I'm looking for an algorithm which can optimize the selection of queries used to build a decision tree. However, unlike most decision trees, I am constrained to ask the same set of questions for every case.
I'll couch this in the form of the parlor game Twenty Questions . One person thinks of something (e.g. an elephant) and the other needs to guess the object based on a set of binary questions. For examples, "is it bigger than a breadbox?" and "could I put it in my mouth?".
In principle, a perfect decision tree could select from up to 2**20 ~ 1 million different answers. This assumes that there is no correlation between one question and the next. (There are very few things bigger than a breadbox that I can put into my mouth. Cotton candy is likely one of them.)
As a point of strategy, and quoting from the above Wikipedia link:
Careful selection of questions can greatly improve the odds of the questioner winning the game. For example, a question such as "Does it involve technology for communications, entertainment or work?" can allow the questioner to cover a broad range of areas using a single question that can be answered with a simple "yes" or "no". If the answerer responds with "yes," the questioner can use the next question to narrow down the answer; if the answerer responds with "no," the questioner has successfully eliminated a number of possibilities for the answer.

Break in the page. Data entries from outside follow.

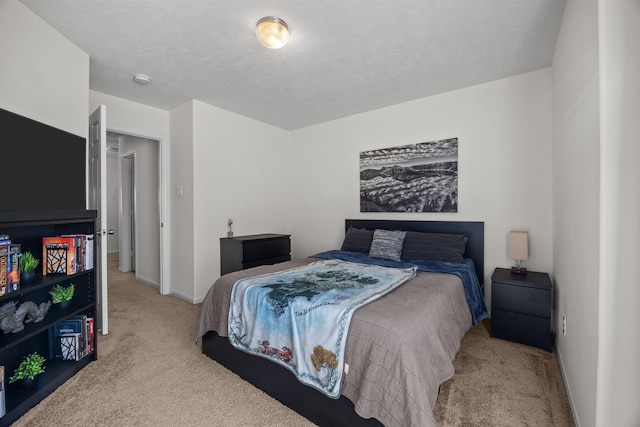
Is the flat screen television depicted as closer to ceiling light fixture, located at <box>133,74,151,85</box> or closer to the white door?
→ the white door

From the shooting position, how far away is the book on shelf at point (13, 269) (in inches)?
63.3

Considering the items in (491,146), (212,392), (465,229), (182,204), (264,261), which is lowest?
(212,392)

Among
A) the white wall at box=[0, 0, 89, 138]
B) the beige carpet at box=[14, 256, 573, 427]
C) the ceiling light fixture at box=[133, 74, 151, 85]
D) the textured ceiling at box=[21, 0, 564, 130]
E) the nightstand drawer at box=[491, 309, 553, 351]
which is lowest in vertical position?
the beige carpet at box=[14, 256, 573, 427]

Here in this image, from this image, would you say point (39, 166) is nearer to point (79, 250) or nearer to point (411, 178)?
point (79, 250)

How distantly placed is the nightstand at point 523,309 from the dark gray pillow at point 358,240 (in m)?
1.38

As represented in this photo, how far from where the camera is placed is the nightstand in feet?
7.72

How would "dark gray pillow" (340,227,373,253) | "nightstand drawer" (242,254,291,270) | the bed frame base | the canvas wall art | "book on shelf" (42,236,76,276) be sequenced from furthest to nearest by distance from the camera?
"nightstand drawer" (242,254,291,270), "dark gray pillow" (340,227,373,253), the canvas wall art, "book on shelf" (42,236,76,276), the bed frame base

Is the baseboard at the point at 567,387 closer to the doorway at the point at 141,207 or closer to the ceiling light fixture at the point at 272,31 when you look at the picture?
the ceiling light fixture at the point at 272,31

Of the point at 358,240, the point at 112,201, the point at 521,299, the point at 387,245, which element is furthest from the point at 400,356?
the point at 112,201

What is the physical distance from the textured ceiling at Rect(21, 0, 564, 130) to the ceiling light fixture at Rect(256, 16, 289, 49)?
49mm

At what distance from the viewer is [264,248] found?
3857mm

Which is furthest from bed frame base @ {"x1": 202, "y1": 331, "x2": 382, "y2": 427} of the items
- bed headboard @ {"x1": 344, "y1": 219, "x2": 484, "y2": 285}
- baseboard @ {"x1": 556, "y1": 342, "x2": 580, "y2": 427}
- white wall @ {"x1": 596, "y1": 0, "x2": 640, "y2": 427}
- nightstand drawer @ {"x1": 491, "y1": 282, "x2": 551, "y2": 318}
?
bed headboard @ {"x1": 344, "y1": 219, "x2": 484, "y2": 285}

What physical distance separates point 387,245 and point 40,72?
3.34 metres

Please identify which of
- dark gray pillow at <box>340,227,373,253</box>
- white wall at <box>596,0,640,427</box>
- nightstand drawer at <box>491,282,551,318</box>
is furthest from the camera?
dark gray pillow at <box>340,227,373,253</box>
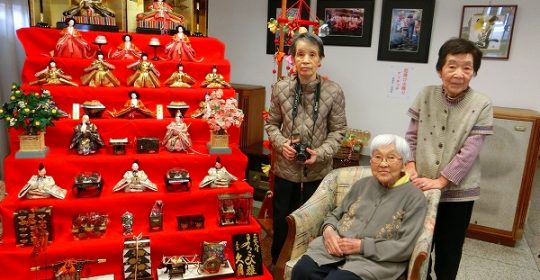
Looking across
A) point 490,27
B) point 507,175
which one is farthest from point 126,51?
point 507,175

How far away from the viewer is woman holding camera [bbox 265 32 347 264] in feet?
→ 7.14

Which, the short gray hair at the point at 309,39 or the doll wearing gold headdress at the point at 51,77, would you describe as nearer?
the short gray hair at the point at 309,39

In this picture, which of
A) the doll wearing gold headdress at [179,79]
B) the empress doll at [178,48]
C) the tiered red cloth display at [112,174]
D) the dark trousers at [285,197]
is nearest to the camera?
the tiered red cloth display at [112,174]

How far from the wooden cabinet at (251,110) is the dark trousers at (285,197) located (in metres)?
1.64

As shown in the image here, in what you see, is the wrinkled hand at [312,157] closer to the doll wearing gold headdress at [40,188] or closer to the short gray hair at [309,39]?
the short gray hair at [309,39]

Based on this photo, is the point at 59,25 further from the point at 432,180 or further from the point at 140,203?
the point at 432,180

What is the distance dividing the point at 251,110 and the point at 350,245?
8.02ft

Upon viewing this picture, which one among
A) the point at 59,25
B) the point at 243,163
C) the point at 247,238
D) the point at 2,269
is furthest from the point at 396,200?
the point at 59,25

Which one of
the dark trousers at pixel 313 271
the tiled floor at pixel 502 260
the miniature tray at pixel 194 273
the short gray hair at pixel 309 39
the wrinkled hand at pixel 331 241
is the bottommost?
the tiled floor at pixel 502 260

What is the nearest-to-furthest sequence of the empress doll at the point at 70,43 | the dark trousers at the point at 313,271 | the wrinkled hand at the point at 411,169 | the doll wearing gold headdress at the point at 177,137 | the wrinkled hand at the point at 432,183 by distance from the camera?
the dark trousers at the point at 313,271 → the wrinkled hand at the point at 432,183 → the wrinkled hand at the point at 411,169 → the doll wearing gold headdress at the point at 177,137 → the empress doll at the point at 70,43

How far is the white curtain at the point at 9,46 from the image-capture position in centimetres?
349

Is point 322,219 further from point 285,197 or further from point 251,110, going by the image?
point 251,110

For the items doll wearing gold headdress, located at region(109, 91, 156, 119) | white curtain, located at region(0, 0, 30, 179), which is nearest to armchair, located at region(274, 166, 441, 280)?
doll wearing gold headdress, located at region(109, 91, 156, 119)

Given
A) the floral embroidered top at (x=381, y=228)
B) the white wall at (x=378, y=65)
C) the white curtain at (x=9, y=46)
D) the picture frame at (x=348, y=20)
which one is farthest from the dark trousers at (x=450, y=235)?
the white curtain at (x=9, y=46)
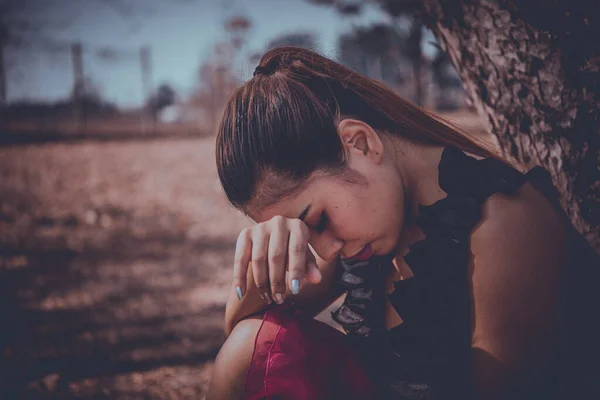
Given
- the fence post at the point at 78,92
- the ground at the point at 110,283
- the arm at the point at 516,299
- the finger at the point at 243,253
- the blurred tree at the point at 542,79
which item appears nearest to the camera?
the arm at the point at 516,299

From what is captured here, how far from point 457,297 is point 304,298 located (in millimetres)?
554

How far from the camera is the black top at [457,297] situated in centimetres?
105

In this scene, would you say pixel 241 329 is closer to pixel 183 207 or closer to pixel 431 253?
pixel 431 253

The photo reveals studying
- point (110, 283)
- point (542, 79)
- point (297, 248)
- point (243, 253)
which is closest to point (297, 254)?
point (297, 248)

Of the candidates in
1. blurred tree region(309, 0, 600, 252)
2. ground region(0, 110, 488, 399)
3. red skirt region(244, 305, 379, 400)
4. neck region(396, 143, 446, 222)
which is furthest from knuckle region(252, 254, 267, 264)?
ground region(0, 110, 488, 399)

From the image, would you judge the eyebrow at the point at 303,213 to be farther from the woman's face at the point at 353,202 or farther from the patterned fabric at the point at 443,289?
the patterned fabric at the point at 443,289

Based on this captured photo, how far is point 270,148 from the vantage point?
1134mm

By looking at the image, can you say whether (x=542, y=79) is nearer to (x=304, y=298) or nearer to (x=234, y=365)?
(x=304, y=298)

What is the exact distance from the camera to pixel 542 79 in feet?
4.72

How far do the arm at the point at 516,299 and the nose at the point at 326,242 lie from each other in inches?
12.7

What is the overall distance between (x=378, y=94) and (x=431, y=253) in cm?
41

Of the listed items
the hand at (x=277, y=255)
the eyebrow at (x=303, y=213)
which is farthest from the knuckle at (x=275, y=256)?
the eyebrow at (x=303, y=213)

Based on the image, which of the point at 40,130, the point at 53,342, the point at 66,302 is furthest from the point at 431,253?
the point at 40,130

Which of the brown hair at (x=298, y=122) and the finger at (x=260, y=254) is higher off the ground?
the brown hair at (x=298, y=122)
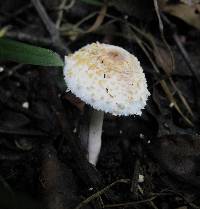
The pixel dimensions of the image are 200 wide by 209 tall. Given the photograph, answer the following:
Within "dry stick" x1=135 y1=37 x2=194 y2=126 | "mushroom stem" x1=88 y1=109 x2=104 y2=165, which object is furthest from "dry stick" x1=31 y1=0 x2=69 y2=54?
"mushroom stem" x1=88 y1=109 x2=104 y2=165

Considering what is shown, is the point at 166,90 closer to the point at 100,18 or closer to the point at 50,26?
the point at 100,18

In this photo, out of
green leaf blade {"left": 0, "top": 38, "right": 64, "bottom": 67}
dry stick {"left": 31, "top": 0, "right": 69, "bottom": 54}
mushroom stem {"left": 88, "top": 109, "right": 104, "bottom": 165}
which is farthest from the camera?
dry stick {"left": 31, "top": 0, "right": 69, "bottom": 54}

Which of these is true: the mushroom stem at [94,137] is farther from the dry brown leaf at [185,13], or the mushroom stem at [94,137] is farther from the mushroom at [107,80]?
the dry brown leaf at [185,13]

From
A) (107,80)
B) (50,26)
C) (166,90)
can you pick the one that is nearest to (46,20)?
(50,26)

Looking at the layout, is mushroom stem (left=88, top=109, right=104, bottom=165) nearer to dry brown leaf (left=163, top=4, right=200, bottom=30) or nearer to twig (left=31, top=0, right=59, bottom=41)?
twig (left=31, top=0, right=59, bottom=41)

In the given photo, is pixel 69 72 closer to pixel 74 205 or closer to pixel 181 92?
pixel 74 205

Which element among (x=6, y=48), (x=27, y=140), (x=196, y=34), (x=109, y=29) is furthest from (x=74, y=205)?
(x=196, y=34)

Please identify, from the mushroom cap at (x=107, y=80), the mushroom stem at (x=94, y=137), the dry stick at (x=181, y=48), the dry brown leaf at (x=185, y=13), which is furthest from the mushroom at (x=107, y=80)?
the dry brown leaf at (x=185, y=13)
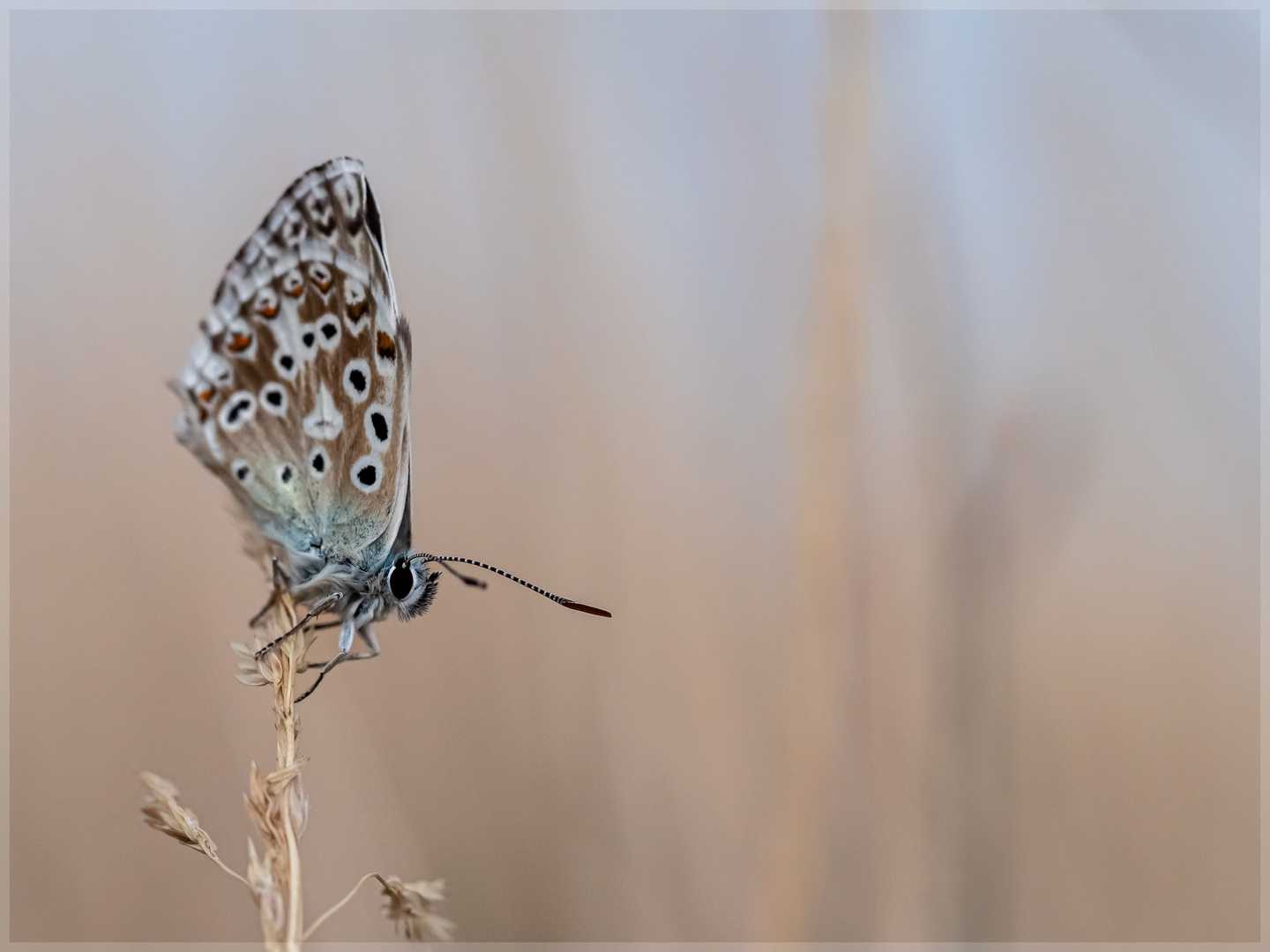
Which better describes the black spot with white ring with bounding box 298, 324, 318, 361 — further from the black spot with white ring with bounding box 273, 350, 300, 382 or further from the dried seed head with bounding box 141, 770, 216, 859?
the dried seed head with bounding box 141, 770, 216, 859

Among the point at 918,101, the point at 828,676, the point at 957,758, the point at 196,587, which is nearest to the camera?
the point at 828,676

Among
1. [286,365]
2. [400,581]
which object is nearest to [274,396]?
[286,365]

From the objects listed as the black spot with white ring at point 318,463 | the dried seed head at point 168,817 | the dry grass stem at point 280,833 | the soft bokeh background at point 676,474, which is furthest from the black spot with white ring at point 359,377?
the soft bokeh background at point 676,474

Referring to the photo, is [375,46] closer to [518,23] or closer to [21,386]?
[518,23]

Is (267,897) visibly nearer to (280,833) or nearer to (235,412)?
(280,833)

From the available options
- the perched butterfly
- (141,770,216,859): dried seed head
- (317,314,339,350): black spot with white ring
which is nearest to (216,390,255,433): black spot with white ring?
the perched butterfly

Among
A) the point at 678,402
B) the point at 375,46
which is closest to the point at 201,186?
the point at 375,46
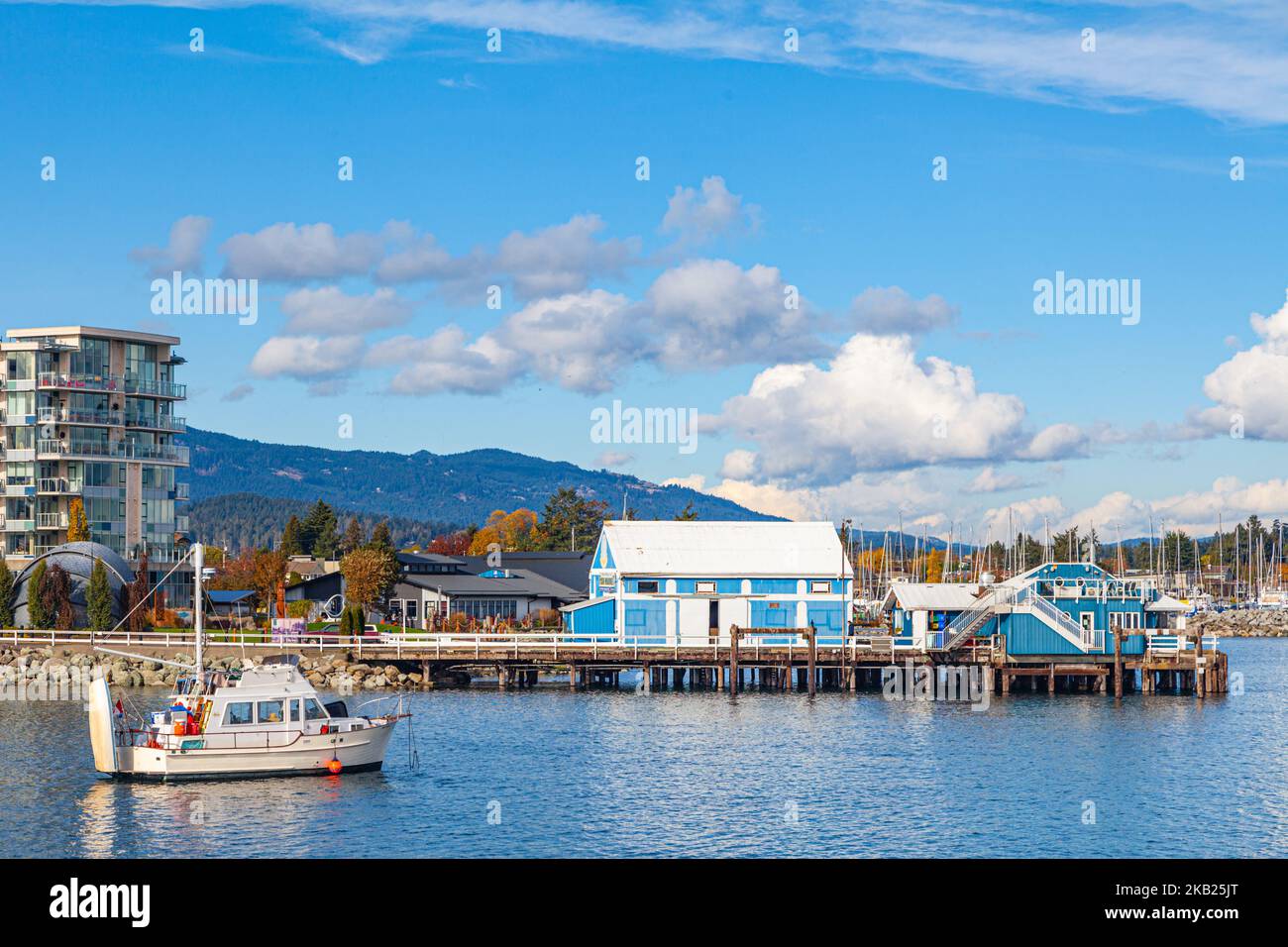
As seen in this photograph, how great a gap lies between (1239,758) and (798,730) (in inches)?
664

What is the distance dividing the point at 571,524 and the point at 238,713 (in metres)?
121

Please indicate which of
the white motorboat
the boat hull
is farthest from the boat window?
the boat hull

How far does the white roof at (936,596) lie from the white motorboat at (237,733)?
38898 mm

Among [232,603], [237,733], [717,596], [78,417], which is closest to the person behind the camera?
[237,733]

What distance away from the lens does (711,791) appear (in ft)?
143

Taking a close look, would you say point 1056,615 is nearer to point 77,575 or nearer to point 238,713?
point 238,713

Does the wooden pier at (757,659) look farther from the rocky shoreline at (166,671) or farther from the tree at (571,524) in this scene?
the tree at (571,524)

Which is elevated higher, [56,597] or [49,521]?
[49,521]

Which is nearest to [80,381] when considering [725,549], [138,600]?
[138,600]

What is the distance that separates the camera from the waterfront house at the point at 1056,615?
73.9 meters

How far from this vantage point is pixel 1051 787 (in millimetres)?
45344

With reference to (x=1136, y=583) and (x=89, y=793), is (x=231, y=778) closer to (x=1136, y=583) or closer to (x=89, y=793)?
(x=89, y=793)
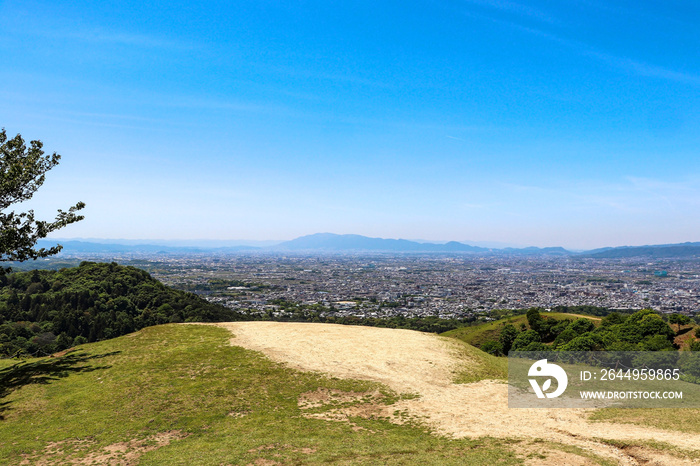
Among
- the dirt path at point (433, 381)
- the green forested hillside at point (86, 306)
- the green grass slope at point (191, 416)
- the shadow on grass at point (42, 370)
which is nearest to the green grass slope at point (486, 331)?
the dirt path at point (433, 381)

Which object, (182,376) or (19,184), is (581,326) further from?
(19,184)

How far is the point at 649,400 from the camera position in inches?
859

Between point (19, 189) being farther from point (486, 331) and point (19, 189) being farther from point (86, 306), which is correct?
point (486, 331)

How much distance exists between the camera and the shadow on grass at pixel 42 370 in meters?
22.3

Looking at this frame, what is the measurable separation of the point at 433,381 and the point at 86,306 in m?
82.1

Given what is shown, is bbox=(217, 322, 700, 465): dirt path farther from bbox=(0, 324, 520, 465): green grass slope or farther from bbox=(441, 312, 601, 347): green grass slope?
bbox=(441, 312, 601, 347): green grass slope

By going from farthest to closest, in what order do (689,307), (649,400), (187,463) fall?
(689,307)
(649,400)
(187,463)

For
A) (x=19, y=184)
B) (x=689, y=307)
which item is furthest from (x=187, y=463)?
(x=689, y=307)

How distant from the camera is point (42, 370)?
24438 millimetres

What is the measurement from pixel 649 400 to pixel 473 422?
1254 cm

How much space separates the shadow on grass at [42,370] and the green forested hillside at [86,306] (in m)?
31.5

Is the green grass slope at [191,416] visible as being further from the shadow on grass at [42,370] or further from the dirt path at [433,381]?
the dirt path at [433,381]

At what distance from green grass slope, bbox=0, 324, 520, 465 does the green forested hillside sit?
37.5 m

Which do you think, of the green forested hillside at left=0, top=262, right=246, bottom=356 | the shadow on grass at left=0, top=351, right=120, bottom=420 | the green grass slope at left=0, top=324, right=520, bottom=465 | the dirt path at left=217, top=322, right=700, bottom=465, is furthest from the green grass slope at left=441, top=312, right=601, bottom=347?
the shadow on grass at left=0, top=351, right=120, bottom=420
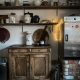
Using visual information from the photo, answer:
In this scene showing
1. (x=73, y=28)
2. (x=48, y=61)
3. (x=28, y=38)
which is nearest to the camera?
(x=73, y=28)

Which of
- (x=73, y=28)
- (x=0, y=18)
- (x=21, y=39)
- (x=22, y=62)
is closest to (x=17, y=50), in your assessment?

The goal of this sort of broad question is to increase the selection/rejection point to 50% of the universe under consideration. This gives the questioner the most information. Question 1: Given a set of several million single-topic questions with low discrimination, how does one construct a more informative multi-topic question which is the union of several of those low-level questions?
Also, as I mentioned, I have an extra constraint. I always have to ask the same set of questions. I can't use feedback from a previous question to drive the next.
In my case, I'm building an inverted index as part of a chemical substructure search. There are some 3 million unique features in my target set of about 50 million records. These features include "contains a ring of size 5" and "contains at least 4 carbon atoms." About 1/2 of these features only exist in a single record. When a substructure query comes in, I can identify its features, get the corresponding inverted indices, and get the intersection. This can help speed up the search a lot.
For legacy reasons, I am limited to storing 1024 indices. This should be enough to distinguish between 2**1024 different molecules, but unfortunately most features aren't that discriminatory, either because they are rare or because they are too well correlated with other features. Question 2: How can I take this into account when selecting my list of pre-determined queries?
Algorithms like C4.5 for making decision trees are well known. However, C4.5 picks a single feature for each decision. I would like to enrich discrimination by merging multiple questions into one. ("Does it have at least 16 carbon atoms or at least 5 oxygen atoms"?) It must also have a cost model because it takes time to evaluate some of the more complicated features, and that time might not be worthwhile.
I don't know where to go from here. I can't come up with a good heuristic myself. My hope is Twenty Questions is well-known, so there's existing work related to this topic that people can refer me to.